# [Document text]
────────────────────────────────────────
The press’s reception has been a warm one, describing the finished structure as “ethereal,” “awe-inspiring,” and “a quiet retreat.” Many see it as a symbol of unity in an ethnically diverse diocese. Designed by architect Craig Hartman, a San Francisco-based member of the venerable modernist firm of Skidmore, Owings and Merrill, the cathedral’s long list of inspirations includes both the stark contemporary work of artist Richard Serra and the delicate Gothic of Paris’s Sainte-Chapelle. Mr. Hartman, who is not Catholic, has nonetheless called his participation in the project a humbling and deeply enriching experience for his spiritual life.
────────────────────────────────────────
# [Given material]
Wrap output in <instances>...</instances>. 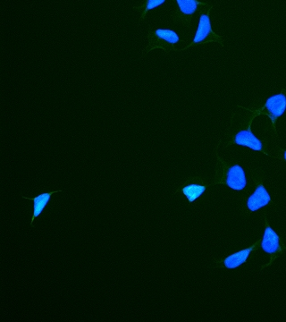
────────────────────────────────────────
# [Required work]
1 – According to the passage about the cathedral, which firm was its architect a member of?
2 – Rework the passage about the cathedral, starting with "The press’s reception" and going on through "his spiritual life.", so that "humbling" becomes "moving".
3 – Write what comes next in the passage about the cathedral, picking up after its final sentence.

# [The results]
1 – Skidmore, Owings and Merrill.

2 –
The press’s reception has been a warm one, describing the finished structure as “ethereal,” “awe-inspiring,” and “a quiet retreat.” Many see it as a symbol of unity in an ethnically diverse diocese. Designed by architect Craig Hartman, a San Francisco-based member of the venerable modernist firm of Skidmore, Owings and Merrill, the cathedral’s long list of inspirations includes both the stark contemporary work of artist Richard Serra and the delicate Gothic of Paris’s Sainte-Chapelle. Mr. Hartman, who is not Catholic, has nonetheless called his participation in the project a moving and deeply enriching experience for his spiritual life.

3 –
While much of the media coverage has praised the design as both contemporary and elegant, others, such as project patron Bishop Allen H. Vigneron, have stressed its traditional side, describing the design in luminously orthodox terms. It will be a Christological beacon on the city skyline, the bishop has said, an “icon of icons,” “an icon for icons,” rich with liturgical symbolism. Bishop Vigneron has long been deeply concerned with the reverent, rubrical celebration of the Church’s rites, often in the face of considerable opposition, and is widely known for his doctrinal orthodoxy and pastoral abilities. As this article was being written, he was named to succeed Adam Cardinal Maida in the archbishopric of Detroit.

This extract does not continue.